- Job:
Only the pictures are to be left out; set down the rest of the records exactly.

Excerpt from a dataset:
══════════

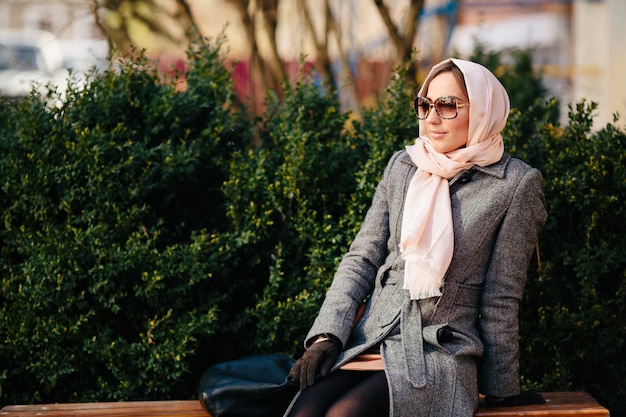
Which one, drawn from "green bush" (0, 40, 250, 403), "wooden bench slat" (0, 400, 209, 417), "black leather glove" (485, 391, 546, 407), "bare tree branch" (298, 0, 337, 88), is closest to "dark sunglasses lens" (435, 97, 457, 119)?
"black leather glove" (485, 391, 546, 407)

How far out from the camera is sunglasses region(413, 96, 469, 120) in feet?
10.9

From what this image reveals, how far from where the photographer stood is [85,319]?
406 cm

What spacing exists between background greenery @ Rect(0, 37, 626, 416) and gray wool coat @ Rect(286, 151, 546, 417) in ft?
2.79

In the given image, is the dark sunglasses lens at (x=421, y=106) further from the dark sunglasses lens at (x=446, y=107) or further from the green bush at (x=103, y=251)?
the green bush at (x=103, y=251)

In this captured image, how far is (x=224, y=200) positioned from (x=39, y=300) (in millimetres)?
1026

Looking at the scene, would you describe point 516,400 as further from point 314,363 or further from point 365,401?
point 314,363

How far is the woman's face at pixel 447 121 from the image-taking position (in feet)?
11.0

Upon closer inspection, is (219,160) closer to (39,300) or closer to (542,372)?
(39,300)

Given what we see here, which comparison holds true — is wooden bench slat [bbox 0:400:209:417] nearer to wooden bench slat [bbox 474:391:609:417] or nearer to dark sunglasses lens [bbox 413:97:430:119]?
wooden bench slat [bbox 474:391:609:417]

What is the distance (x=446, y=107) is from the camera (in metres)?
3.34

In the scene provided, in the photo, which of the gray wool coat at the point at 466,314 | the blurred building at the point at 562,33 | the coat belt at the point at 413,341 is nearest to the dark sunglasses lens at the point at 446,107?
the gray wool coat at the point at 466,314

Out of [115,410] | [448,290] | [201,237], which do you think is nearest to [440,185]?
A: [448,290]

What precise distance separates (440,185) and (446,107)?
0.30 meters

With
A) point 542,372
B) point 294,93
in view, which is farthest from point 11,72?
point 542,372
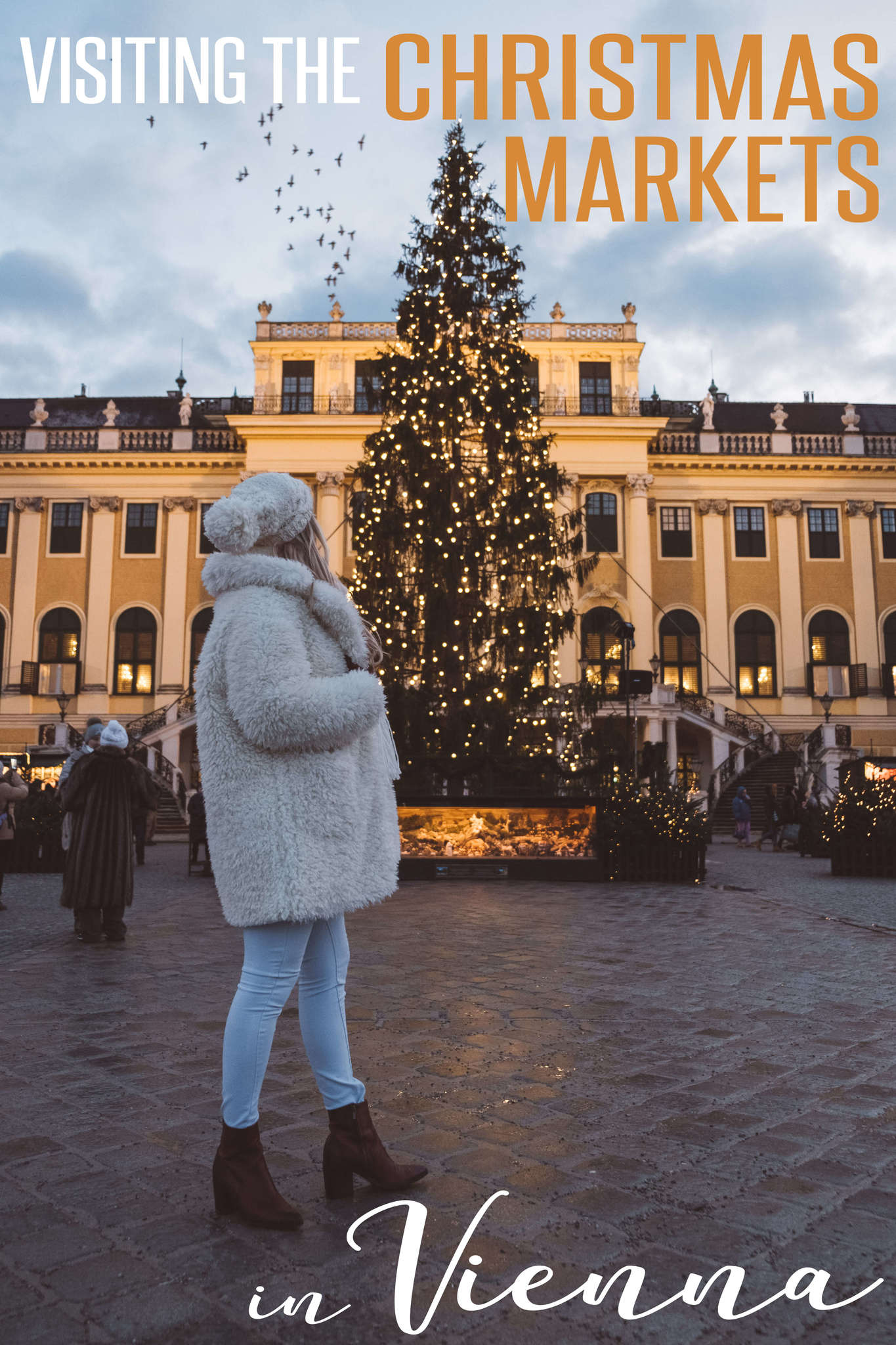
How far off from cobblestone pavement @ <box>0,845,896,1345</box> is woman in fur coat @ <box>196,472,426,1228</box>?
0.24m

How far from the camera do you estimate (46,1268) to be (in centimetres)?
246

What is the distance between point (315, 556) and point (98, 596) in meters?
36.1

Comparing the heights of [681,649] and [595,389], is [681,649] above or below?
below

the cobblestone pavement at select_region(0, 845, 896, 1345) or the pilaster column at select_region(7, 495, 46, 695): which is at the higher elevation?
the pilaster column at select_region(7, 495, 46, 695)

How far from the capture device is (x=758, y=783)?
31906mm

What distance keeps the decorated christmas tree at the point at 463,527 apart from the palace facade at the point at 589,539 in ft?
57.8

══════════

- Final answer:
Which one, drawn from "green bush" (0, 40, 250, 403), "wooden bench slat" (0, 400, 209, 417), "black leather glove" (485, 391, 546, 407), "bare tree branch" (298, 0, 337, 88), is closest to "dark sunglasses lens" (435, 97, 457, 119)?
"black leather glove" (485, 391, 546, 407)

How far out from the camera is sunglasses region(413, 96, 469, 120) in feet?
10.9

From what this image reveals, how far from where the photographer stood is [85,319]?
406 cm

What spacing exists between background greenery @ Rect(0, 37, 626, 416) and gray wool coat @ Rect(286, 151, 546, 417) in ft?
2.79

In the given image, is the dark sunglasses lens at (x=421, y=106) further from the dark sunglasses lens at (x=446, y=107) or further from the green bush at (x=103, y=251)?
the green bush at (x=103, y=251)

In this captured image, how far is (x=224, y=200) positioned from (x=39, y=300) (in millimetres)?
1026

Looking at the scene, would you describe point 516,400 as further from point 314,363 or further from point 365,401?
point 314,363

How far is the woman's face at pixel 447 121 from the image-taking position (in feet)?
11.0

Upon closer inspection, is (219,160) closer to (39,300) or closer to (542,372)?
(39,300)

Given what we see here, which comparison holds true — is wooden bench slat [bbox 0:400:209:417] nearer to wooden bench slat [bbox 474:391:609:417] or nearer to dark sunglasses lens [bbox 413:97:430:119]?
wooden bench slat [bbox 474:391:609:417]

What is the distance (x=446, y=107) is from the camera (in metres)?
3.34

In the scene provided, in the photo, which of the gray wool coat at the point at 466,314 | the blurred building at the point at 562,33 | the coat belt at the point at 413,341 is nearest to the dark sunglasses lens at the point at 446,107?
the gray wool coat at the point at 466,314

Out of [115,410] | [448,290] | [201,237], which do you think is nearest to [440,185]?
A: [448,290]

What precise distance separates (440,185) and (446,107)?
0.30 meters

With
A) point 542,372
B) point 294,93
in view, which is farthest from point 11,72?
point 542,372
How far off from cobblestone pavement @ <box>0,845,896,1345</box> is woman in fur coat @ <box>196,472,426,1228</box>?
0.24m

How far from the camera do you estimate (46,1268) to be (in centimetres)?
246

What is the distance between point (315, 556) and point (98, 596) in meters?
36.1

Comparing the heights of [681,649] and [595,389], is [681,649] above or below?
below

the cobblestone pavement at select_region(0, 845, 896, 1345) or the pilaster column at select_region(7, 495, 46, 695): which is at the higher elevation?
the pilaster column at select_region(7, 495, 46, 695)

How far from the capture device is (x=758, y=783)?
31906mm

What distance keeps the decorated christmas tree at the point at 463,527 apart from the palace facade at the point at 589,539 in ft?
57.8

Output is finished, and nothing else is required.